AUSGANGSTEXT:
──────────

Hans-Joachim Schellnhuber, der auch Vorsitzender des Wissenschaftlichen Beirats Globale Umweltveränderungen der Bundesregierung ist, beschreibt im Klima Kompakt-Interview die Größe der Herausforderung des globalen Klimawandels, und ist dennoch überrascht über die Mutlosigkeit, mit der sie angepackt wird. Er warnt davor, mehr als zwei Grad globale Temperaturzunahme in diesem Jahrhundert hinzunehmen. Weitere prägnante Aussagen von ihm im nachstehenden Interview mit GERMANWATCH:

Prof. Schellnhuber, die 90er Jahre gelten als die heißesten des 20. Jahrhunderts. Kann man schon von Klimaänderung sprechen?

Wir beobachten in der letzten Dekade in der Tat einen Anstieg der Temperatur. Aber da sich Klima – anders als das Wetter – erst aus der atmosphärischen Situation über einen langen Zeitraum von mindestens 30 Jahren ergibt, kann man deshalb noch nicht von Klimaänderung sprechen. Langfristige Untersuchungen unter Berücksichtigung der letzten tausend Jahre zeigen allerdings, daß sich seit 1950 die Temperaturkurve signifikant nach oben bewegt. Dies kann nicht mehr mit irgendeiner Form von natürlicher Variabilität erklärt werden.

──────────

DIE DATEN:
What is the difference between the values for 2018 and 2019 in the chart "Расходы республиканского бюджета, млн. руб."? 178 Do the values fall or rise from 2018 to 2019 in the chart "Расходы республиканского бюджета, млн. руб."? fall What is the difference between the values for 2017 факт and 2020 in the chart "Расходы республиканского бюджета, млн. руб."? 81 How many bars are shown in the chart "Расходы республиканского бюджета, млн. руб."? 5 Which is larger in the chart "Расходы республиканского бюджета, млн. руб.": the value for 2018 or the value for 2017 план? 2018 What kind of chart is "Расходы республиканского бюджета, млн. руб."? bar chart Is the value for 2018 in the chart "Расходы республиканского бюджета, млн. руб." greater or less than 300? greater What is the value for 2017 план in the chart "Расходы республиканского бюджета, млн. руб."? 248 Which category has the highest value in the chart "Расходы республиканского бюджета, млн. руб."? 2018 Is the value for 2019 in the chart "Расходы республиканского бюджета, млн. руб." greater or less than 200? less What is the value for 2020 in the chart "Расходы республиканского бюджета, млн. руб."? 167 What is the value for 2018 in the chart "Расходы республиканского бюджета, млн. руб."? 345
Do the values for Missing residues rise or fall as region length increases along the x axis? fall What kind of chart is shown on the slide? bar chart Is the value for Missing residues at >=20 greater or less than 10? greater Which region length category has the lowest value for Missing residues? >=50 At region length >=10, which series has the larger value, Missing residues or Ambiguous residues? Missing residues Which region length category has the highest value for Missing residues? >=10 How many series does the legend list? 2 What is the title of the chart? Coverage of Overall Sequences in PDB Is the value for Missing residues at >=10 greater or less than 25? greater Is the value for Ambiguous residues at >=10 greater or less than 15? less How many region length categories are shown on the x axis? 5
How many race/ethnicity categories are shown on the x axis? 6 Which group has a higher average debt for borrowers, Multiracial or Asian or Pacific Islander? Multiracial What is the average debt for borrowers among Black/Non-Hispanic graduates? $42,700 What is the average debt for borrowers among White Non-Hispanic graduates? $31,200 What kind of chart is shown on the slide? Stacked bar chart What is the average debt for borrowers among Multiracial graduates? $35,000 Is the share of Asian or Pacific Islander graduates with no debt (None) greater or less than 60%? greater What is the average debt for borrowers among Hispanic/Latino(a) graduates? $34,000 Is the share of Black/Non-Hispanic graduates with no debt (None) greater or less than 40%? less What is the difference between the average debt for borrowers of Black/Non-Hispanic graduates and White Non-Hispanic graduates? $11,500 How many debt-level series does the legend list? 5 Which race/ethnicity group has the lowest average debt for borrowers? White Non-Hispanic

──────────

AUFGABENSTELLUNG: Über welchen Mindestzeitraum muss man laut Ausgangstext die atmosphärische Situation betrachten, damit sich daraus Klima ergibt? Die Daten braucht man zur Bearbeitung nicht.

SCHRIFTLICHE ANTWORT: Über einen Zeitraum von mindestens 30 Jahren.